The same can and already DOES apply for your example of kissing vs other sexual activities. We ALREADY make that kind of distinctions. Like, you don't get prosecuted if you kiss your GF in a park, but if you flip her skirt, pull her panties to the side, and... mmm.... err... wait, what was I talking about?... oh, right... you may well end up on a list.
Or, depending on the time period and place, if you and your GF are unmarried. Or if it's on a Sunday. Or if you're of different races. Or if you're of a lower class and her father disapproves. Or if you're also female. Or...
Yeah, we make such distinctions, and historically we suck at it, which wins some people a power trip while others get their lives destroyed.
We already KNOW how to make legal distinctions about that, without having to google random sites.
The distinction I coped from a "random" site is typical of thousands of such sites, because it arises in the context of consent and the message that consent is required for "all sexual activity." Kissing
without consent IS and should be considered sexual activity; specifically, sexual assault. (At least until some moody eleven year old presses charges against her family for "go on, don't be a sour puss, give your grandma a kiss" after a family visit. Such delineations are never perfect.) Being "sexual activity" in the context of consent issues doesn't make it "sexual activity" in other contexts, as you point out. But Poem's wording doesn't specify a context, and his word games over the phrase "rape culture" strongly suggests that he's willing to elide such contexts freely for his own rhetorical purposes. So, the "legal distinctions" you speak of would end up decided by some prosecutor and some judge in some as yet unknown venue. Is that how you want the question of whether you should be imprisoned for letting a child see a wedding photo album to be decided?

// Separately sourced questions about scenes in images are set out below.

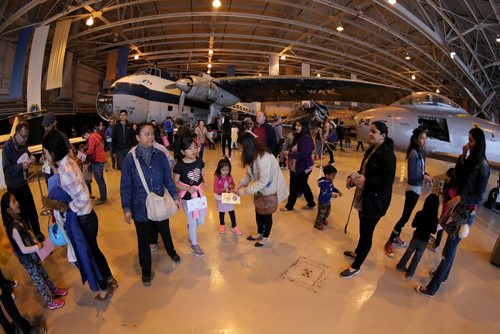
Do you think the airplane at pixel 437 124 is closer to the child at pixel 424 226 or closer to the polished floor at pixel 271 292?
the polished floor at pixel 271 292

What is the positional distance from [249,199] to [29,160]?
368cm

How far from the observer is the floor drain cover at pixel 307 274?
2.86 metres

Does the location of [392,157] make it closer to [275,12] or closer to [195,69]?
[275,12]

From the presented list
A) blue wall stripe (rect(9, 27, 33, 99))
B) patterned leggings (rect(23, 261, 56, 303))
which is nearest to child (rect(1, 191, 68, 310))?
patterned leggings (rect(23, 261, 56, 303))

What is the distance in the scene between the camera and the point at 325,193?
158 inches

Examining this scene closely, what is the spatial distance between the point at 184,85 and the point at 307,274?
9.40 m

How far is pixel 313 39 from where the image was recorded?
56.2ft

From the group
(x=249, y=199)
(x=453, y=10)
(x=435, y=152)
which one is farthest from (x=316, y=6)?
(x=249, y=199)

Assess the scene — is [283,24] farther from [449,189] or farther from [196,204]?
[196,204]

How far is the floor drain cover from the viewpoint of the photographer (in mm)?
2857

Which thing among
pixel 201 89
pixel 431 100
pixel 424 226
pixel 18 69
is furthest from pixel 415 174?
pixel 18 69

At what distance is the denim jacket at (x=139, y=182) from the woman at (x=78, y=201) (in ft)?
1.06

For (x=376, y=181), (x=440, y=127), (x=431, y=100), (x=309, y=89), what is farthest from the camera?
(x=309, y=89)

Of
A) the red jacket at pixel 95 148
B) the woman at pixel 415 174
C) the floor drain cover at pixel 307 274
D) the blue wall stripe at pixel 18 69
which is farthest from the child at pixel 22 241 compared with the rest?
the blue wall stripe at pixel 18 69
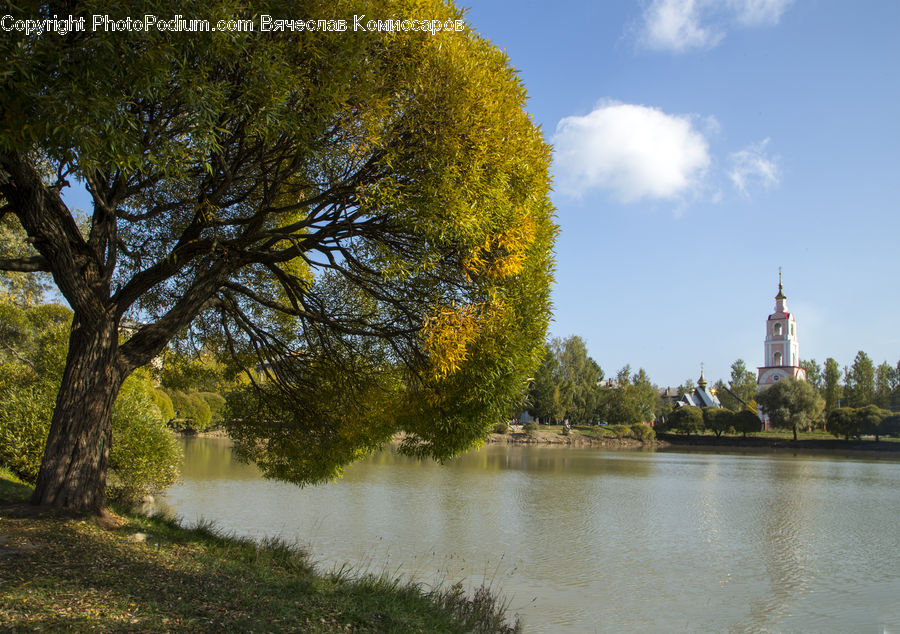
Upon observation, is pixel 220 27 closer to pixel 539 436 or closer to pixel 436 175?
pixel 436 175

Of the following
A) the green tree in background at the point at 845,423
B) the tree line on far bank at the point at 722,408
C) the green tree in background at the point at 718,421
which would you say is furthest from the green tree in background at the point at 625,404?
the green tree in background at the point at 845,423

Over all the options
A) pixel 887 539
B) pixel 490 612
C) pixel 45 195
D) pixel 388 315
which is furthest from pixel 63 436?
pixel 887 539

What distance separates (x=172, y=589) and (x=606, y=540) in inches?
562

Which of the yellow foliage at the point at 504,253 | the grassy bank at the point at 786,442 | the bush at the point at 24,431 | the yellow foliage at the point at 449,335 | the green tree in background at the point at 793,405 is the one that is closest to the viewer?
the yellow foliage at the point at 449,335

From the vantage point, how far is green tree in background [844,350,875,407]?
3529 inches

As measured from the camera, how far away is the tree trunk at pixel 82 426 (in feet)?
27.6

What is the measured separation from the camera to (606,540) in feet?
59.1

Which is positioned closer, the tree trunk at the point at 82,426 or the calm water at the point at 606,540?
the tree trunk at the point at 82,426

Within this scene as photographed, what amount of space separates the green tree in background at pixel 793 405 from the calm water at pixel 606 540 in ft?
140

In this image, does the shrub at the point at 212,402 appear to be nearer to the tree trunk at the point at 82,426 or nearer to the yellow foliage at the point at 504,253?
the tree trunk at the point at 82,426

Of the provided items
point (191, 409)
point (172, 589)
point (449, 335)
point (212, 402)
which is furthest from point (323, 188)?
point (212, 402)

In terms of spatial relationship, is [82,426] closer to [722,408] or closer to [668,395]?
[722,408]

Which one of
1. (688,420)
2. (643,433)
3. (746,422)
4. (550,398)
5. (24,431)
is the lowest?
(643,433)

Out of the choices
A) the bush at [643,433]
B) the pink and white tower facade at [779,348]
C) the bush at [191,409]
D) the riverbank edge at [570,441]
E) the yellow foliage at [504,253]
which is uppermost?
the pink and white tower facade at [779,348]
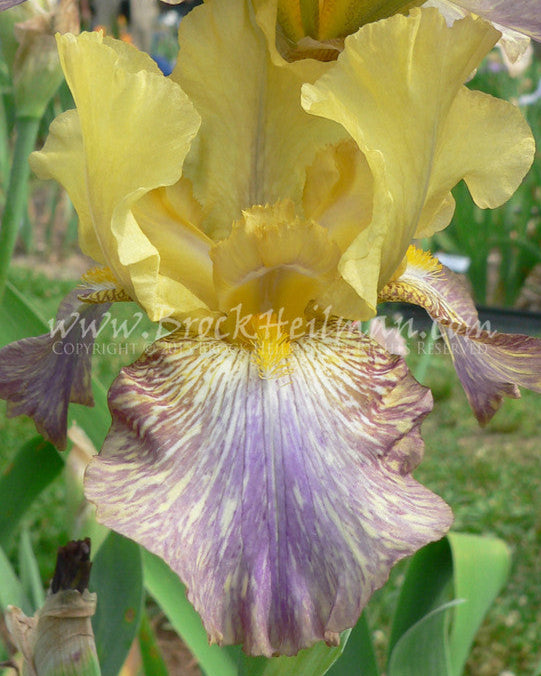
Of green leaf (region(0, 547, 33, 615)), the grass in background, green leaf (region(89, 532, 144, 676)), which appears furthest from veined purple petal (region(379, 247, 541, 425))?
the grass in background

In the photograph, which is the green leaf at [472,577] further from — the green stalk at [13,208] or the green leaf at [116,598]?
the green stalk at [13,208]

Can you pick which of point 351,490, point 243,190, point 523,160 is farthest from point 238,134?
point 351,490

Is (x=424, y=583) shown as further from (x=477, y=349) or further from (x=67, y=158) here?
(x=67, y=158)

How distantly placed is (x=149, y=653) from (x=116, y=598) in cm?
28

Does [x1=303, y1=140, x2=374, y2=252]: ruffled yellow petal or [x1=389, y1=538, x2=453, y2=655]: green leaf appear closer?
[x1=303, y1=140, x2=374, y2=252]: ruffled yellow petal

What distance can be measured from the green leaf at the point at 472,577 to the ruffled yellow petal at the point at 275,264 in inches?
17.6

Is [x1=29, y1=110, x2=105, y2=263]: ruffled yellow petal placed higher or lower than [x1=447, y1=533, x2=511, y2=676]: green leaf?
higher

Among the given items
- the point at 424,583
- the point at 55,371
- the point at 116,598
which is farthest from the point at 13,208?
the point at 424,583

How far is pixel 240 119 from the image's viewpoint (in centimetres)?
80

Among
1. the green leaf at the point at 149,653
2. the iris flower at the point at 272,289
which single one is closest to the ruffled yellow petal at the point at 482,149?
the iris flower at the point at 272,289

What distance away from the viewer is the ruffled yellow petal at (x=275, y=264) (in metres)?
0.74

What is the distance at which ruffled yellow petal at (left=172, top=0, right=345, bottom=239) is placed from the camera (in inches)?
29.9

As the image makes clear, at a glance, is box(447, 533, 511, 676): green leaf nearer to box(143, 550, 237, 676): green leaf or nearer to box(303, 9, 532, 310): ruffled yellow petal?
box(143, 550, 237, 676): green leaf

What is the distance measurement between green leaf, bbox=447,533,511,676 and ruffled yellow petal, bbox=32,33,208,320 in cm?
56
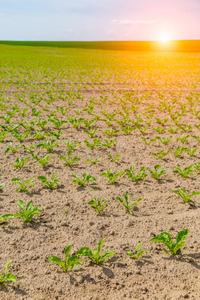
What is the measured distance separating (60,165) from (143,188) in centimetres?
172

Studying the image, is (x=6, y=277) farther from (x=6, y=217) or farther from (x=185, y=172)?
(x=185, y=172)

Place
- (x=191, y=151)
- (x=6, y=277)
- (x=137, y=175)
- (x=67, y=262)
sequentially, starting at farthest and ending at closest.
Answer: (x=191, y=151), (x=137, y=175), (x=67, y=262), (x=6, y=277)

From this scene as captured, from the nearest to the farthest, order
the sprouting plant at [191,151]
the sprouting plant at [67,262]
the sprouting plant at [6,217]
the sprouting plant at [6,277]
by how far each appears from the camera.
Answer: the sprouting plant at [6,277]
the sprouting plant at [67,262]
the sprouting plant at [6,217]
the sprouting plant at [191,151]

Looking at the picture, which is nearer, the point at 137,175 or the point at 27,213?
the point at 27,213

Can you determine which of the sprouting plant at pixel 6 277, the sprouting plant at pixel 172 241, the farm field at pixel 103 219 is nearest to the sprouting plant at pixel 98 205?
the farm field at pixel 103 219

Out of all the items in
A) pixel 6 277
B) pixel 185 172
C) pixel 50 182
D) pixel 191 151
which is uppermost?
pixel 191 151

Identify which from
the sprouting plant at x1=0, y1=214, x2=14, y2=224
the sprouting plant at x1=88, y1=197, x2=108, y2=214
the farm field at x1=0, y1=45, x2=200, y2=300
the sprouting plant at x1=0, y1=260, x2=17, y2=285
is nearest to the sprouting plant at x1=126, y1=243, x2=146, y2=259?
the farm field at x1=0, y1=45, x2=200, y2=300

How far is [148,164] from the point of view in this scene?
513 cm

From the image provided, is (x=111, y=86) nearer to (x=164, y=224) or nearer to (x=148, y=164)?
(x=148, y=164)

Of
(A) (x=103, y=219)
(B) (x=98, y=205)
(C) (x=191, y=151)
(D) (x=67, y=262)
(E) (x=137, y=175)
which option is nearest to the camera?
(D) (x=67, y=262)

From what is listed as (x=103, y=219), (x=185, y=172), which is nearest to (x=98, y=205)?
(x=103, y=219)

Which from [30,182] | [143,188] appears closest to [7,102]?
[30,182]

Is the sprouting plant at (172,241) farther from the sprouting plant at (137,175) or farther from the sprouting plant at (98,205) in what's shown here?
the sprouting plant at (137,175)

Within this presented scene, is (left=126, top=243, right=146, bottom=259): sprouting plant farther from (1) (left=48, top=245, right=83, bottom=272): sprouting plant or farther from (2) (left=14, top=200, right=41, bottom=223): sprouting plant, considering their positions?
(2) (left=14, top=200, right=41, bottom=223): sprouting plant
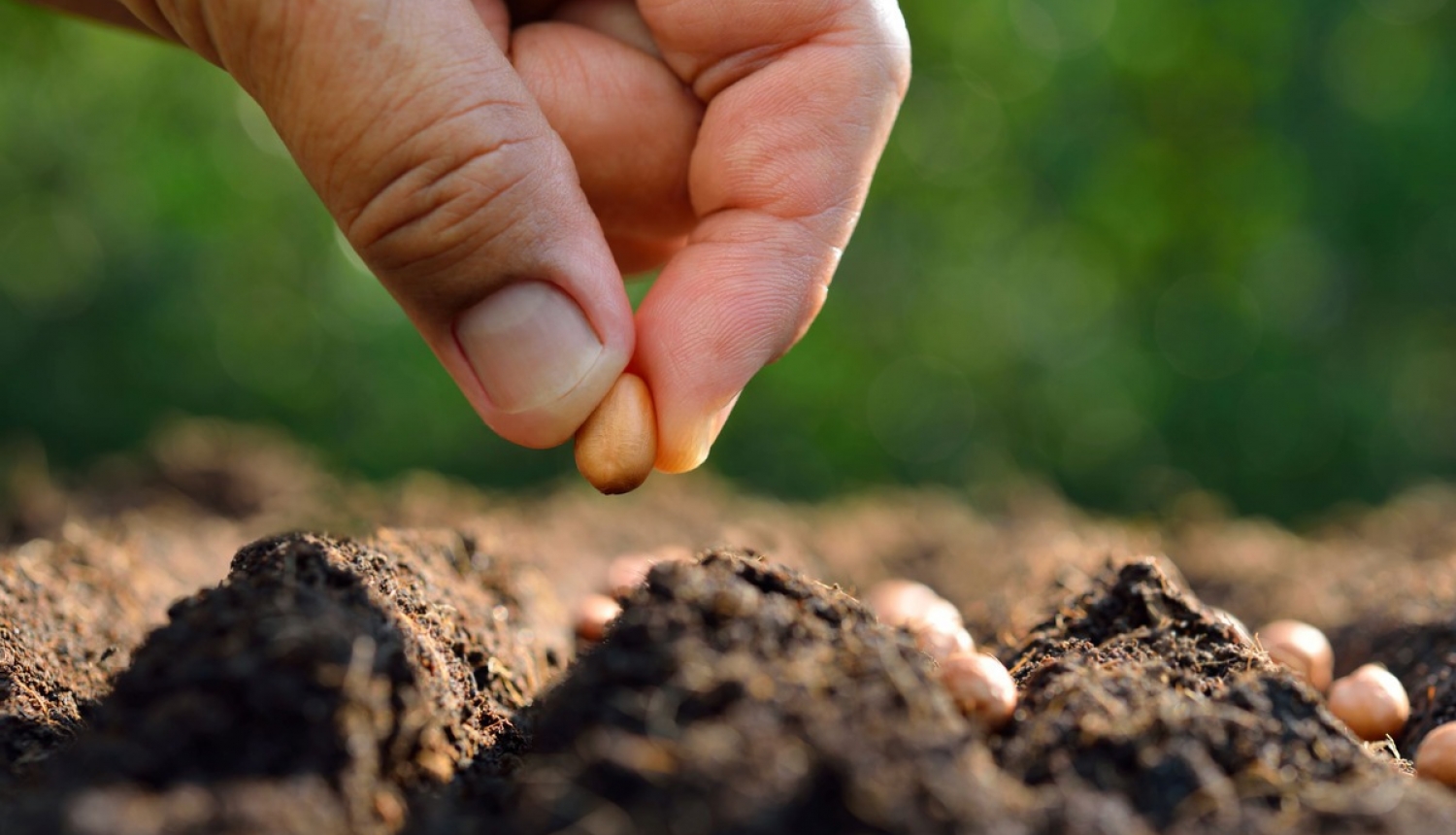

We also never had problems with making something illegal, just because there's a supply of it. E.g. there's a massive supply of fentanyl, but it's still illegal
A Fentanyl pill can only be consumed once. Ending all production of Fentanyl would reduce the supply of, and eventually end all consumption of, Fentanyl, probably in fairly short order. None of that is true for porn. Ending all production of porn would not affect the supply of porn at al, so it does nothing to achieve the supposed goal of protecting children from being exposed to porn that's already supposedly "laying around" everywhere. That's a strong indication Poem is being disingenuous about his desired goal, which (also based on other things he's said) is actually the de facto banning of all porn for everyone, by making it extremely risky to possess or transmit, should some minor somewhere under any circumstances whatsoever manage to see it.